= Request 1 =
How would you render the sentence "Dissolution of F-bearing minerals controls fluoride occurrence." from the fluoride study into Spanish?

Fluoride concentrations in ground water are generally low but play an important role in dental health. This study evaluates the vertical and spatial distribution of fluoride in Nebraska's ground water and examines the geological and geochemical processes that control its concentration. Data from 1794 domestic wells sampled by the Nebraska Department of Health and Human Services, Regulation, and Licensure (NDOH) had a range of fluoride concentrations from <0.1 to 2.6 mg/L and a median concentration of 0.3 mg/L. The median fluoride concentrations for Nebraska's 13 ground water regions varied from 0.2 to 0.7 mg/L. In each of these regions, individual wells may have either insufficient or overabundant F concentrations; we recommend that individual private water systems be tested for fluoride. Based on these data, system-specific recommendations can be made regarding the necessity for fluoridation. Geochemical data indicated that the majority of fluoride occurs as F-. Dissolution of F-bearing minerals controls fluoride occurrence. Apatite plus minor amounts of fluorite along with significant ground water residence times are the primary factors controlling F in the water from the Dakota Formation in Knox County, as well as in other parts of northeastern Nebraska. In western and southwestern Nebraska, dissolution of volcanic glass is the most probable source of F. Long residence times plus fluorite also may contribute to the F concentrations in the Chadron Formation.

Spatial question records

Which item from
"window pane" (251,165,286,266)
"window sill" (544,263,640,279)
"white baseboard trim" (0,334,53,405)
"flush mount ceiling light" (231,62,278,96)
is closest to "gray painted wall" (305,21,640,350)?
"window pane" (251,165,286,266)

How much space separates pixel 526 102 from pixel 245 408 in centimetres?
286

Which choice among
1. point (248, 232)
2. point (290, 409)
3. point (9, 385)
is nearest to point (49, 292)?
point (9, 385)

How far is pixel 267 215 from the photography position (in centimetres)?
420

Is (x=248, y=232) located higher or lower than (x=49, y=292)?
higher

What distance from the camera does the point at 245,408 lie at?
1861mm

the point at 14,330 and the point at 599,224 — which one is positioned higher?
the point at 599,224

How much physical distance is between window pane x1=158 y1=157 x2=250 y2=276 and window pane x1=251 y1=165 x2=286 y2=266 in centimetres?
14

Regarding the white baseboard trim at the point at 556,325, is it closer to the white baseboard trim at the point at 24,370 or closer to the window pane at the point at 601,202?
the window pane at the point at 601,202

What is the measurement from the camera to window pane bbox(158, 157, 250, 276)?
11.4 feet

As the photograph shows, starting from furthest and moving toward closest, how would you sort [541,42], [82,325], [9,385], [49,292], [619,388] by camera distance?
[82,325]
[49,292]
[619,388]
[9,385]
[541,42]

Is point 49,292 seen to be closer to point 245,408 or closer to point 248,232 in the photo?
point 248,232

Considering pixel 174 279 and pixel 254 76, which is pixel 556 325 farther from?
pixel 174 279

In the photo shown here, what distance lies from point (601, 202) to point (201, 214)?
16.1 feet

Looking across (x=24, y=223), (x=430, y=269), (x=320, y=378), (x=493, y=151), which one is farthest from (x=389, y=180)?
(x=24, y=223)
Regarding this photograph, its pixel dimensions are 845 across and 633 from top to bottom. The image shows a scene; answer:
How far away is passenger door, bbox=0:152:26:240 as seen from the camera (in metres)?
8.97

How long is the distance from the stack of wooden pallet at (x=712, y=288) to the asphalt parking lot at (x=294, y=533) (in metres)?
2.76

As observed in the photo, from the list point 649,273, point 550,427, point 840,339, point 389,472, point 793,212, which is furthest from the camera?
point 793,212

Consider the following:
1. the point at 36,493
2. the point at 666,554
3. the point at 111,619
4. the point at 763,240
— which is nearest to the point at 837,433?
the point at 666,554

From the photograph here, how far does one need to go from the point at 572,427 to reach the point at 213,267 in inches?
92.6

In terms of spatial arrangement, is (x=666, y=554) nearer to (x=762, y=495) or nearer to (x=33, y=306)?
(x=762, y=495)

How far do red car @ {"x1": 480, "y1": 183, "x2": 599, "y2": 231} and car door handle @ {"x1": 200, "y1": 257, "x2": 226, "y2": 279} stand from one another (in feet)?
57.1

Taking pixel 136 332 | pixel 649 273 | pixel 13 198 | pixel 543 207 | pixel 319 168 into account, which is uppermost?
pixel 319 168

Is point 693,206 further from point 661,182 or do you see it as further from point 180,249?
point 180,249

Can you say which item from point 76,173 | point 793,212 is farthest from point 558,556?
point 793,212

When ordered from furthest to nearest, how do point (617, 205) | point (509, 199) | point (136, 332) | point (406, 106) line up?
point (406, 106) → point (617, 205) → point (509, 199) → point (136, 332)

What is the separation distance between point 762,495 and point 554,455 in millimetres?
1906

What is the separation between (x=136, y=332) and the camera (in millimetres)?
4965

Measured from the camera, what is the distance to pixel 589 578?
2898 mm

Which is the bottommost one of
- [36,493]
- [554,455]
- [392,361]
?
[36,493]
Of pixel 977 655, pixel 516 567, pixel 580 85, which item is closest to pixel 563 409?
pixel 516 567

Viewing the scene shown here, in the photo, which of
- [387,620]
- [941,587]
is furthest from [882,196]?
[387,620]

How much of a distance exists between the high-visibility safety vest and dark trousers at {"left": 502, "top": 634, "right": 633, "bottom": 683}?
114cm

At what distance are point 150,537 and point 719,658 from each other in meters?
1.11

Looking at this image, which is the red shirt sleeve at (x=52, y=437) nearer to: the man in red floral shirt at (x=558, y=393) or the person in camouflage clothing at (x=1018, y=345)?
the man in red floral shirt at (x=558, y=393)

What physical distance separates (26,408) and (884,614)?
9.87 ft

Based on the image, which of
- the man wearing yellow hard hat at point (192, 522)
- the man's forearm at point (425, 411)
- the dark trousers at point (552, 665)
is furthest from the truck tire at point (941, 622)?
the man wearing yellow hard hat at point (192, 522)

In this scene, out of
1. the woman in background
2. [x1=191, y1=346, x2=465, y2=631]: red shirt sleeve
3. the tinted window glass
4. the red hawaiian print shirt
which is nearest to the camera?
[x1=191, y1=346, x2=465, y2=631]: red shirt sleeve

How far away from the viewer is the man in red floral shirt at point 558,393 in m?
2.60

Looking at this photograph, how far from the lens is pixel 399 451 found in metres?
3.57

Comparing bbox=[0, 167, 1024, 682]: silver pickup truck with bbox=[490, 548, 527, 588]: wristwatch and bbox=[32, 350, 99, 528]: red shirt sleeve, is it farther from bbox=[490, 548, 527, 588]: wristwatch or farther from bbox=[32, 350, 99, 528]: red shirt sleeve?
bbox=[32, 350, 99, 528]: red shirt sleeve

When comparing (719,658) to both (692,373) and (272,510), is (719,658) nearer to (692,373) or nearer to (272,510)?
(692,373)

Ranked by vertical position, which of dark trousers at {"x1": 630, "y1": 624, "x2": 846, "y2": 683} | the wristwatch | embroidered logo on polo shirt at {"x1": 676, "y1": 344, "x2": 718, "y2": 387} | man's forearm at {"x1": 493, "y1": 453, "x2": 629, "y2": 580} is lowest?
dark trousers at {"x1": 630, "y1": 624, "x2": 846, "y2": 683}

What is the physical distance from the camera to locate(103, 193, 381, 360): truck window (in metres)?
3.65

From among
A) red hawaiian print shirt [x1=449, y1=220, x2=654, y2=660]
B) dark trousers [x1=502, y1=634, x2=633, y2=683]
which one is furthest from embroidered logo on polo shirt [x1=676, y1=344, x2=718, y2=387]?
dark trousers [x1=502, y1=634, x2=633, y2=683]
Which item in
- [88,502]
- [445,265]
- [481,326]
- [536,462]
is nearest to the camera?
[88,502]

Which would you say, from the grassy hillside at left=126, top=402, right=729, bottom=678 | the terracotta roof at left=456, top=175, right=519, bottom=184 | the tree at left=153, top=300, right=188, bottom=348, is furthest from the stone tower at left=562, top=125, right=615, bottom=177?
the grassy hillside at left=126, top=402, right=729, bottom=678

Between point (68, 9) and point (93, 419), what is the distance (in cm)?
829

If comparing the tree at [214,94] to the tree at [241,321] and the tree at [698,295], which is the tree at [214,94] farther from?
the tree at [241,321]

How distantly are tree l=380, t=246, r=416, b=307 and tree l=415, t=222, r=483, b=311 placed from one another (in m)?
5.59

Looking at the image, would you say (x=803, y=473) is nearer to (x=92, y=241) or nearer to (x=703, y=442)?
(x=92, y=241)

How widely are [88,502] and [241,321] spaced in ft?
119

= Request 2 =
Copy the records from the line containing "How distantly are" through the end of the records. Keep every line, and offset each number in the answers (distances and coordinates) by -64.

= Full solution 1 =
La disolución de minerales que contienen F controla la presencia de fluoruro.

= Full solution 2 =
How distantly are tree l=380, t=246, r=416, b=307 and tree l=415, t=222, r=483, b=311 placed from one another (in m)?
-58.41

Looking at the image, would you say (x=803, y=473) is nearer to (x=92, y=241) or nearer to (x=703, y=442)?
(x=28, y=177)

How widely are [88,502] and [241,321] spaced in ft?
55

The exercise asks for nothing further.